INFORMATION: Begin
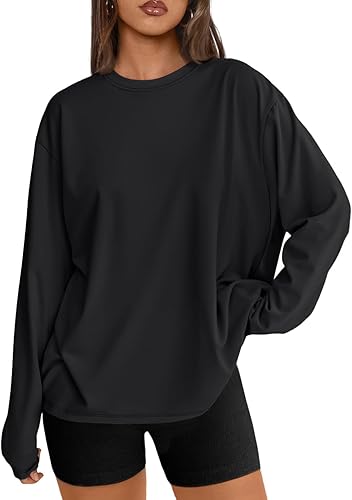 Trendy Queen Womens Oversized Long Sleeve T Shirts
INFORMATION: End
INFORMATION: Begin
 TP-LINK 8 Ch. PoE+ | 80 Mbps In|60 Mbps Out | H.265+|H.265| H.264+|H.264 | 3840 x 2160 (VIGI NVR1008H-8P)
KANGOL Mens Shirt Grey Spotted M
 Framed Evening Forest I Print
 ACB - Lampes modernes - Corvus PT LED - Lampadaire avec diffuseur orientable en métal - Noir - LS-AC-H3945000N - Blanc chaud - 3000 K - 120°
INFORMATION: End
** TASK DIRECTIONS **
For the material above, reproduce exactly the lines from the line with "Framed Evening Forest I Print" to the line with "ACB - Lampes", inclusive, and exclude all others.

** ANSWER SPACE **
 Framed Evening Forest I Print
 ACB - Lampes modernes - Corvus PT LED - Lampadaire avec diffuseur orientable en métal - Noir - LS-AC-H3945000N - Blanc chaud - 3000 K - 120°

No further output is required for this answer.